Manuel Goubet
Axes de recherche
Spectroscopie de molécules complexes
Deux approches combinant expérience et théorie se dégagent de mes travaux. Dans les deux cas, la méthode théorique est calibrée sur le jeu de données expérimentales disponible. Ainsi, on gagne en confiance sur les autres résultats issus de ce calcul, qui n'ont pas de contrepartie expérimentale. Il est alors possible soit de s'appuyer sur ces données purement théoriques pour discuter de la physico-chimie du système étudié (e.g. structure moléculaire, paysage conformationnel, énergie de la liaison hydrogène), soit de les recombiner pour obtenir des résultats semi-empiriques ne pouvant être issus directement de l'expérience (e.g. paramètres de rotation interne, énergie libre de complexation).
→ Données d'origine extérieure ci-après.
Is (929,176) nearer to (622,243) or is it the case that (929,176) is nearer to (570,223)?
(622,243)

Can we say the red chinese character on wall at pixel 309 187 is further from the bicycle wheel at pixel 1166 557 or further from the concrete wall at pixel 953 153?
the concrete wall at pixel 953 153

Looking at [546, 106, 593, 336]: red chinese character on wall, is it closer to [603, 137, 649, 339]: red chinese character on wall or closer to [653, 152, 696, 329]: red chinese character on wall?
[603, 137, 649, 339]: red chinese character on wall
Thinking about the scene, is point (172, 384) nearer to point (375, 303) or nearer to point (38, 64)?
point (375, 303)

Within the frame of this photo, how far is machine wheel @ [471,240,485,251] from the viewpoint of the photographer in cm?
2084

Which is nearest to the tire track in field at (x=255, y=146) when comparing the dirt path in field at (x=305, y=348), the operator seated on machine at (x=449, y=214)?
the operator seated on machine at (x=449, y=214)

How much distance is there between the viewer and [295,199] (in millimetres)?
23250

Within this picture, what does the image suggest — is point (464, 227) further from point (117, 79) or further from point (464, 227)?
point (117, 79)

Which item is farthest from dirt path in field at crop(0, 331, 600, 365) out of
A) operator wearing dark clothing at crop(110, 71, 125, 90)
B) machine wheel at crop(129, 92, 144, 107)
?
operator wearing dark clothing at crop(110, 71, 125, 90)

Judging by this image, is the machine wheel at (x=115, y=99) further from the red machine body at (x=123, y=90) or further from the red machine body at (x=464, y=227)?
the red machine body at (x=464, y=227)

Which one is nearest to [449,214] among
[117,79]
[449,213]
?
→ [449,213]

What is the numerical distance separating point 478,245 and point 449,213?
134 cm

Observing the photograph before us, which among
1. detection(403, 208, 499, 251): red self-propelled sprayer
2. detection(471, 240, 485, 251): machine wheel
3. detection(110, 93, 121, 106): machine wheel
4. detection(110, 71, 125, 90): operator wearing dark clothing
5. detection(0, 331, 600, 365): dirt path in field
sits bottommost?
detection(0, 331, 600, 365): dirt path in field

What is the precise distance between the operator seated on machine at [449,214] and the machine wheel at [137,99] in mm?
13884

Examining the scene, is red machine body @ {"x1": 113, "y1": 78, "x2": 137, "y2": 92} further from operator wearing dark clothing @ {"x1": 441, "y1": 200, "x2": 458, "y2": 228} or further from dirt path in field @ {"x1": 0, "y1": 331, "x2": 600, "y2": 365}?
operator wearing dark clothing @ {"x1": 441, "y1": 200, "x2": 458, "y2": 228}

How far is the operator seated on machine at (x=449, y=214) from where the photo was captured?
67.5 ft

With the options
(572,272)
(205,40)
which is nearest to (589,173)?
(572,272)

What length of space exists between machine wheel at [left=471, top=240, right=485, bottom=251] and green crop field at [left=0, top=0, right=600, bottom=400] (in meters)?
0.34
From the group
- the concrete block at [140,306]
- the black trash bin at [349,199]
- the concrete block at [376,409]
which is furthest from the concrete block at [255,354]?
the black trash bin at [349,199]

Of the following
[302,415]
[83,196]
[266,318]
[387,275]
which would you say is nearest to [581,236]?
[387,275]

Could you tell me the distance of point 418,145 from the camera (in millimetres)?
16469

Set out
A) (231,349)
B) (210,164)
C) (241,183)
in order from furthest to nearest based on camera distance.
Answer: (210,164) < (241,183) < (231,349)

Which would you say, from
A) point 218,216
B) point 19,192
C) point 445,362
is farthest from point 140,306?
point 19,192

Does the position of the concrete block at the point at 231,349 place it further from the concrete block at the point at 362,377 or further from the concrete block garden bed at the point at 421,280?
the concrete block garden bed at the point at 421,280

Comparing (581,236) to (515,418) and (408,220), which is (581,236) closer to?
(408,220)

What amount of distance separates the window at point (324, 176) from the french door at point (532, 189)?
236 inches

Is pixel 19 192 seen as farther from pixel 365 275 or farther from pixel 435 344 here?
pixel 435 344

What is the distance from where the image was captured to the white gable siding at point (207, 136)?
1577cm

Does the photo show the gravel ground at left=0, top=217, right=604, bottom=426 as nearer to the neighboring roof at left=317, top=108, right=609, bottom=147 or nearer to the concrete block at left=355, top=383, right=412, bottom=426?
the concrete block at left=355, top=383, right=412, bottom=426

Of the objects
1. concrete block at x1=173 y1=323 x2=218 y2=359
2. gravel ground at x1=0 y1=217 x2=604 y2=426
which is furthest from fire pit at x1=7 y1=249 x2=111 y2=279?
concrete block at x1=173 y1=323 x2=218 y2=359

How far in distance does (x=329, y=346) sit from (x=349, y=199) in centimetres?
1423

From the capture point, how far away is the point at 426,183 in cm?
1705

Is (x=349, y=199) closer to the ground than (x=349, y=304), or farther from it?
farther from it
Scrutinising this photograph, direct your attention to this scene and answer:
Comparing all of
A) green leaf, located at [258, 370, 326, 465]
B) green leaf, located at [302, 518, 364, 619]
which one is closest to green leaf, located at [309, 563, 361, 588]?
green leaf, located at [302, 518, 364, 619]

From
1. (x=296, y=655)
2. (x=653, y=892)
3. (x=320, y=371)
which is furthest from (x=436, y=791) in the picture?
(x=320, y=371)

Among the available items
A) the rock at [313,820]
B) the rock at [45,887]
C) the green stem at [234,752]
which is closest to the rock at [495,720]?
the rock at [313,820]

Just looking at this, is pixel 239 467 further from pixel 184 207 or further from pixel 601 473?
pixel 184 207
Expérimentalement, la spectroscopie dans les domaines microondes (rotation pure) et infrarouges (rovibration) donne accès aux propriétés structurelles (géométrie), dynamiques (vibrationnelle) et énergétiques (surface d'énergie potentielle) d'un échantillon. L'observation de cet échantillon en phase gazeuse, soit en sondant sa vapeur (équilibre thermodynamique) soit par détente supersonique (relaxation adiabatique), permet une étude intrinsèque en l'isolant de quasiment toute influence d'un milieu extérieur.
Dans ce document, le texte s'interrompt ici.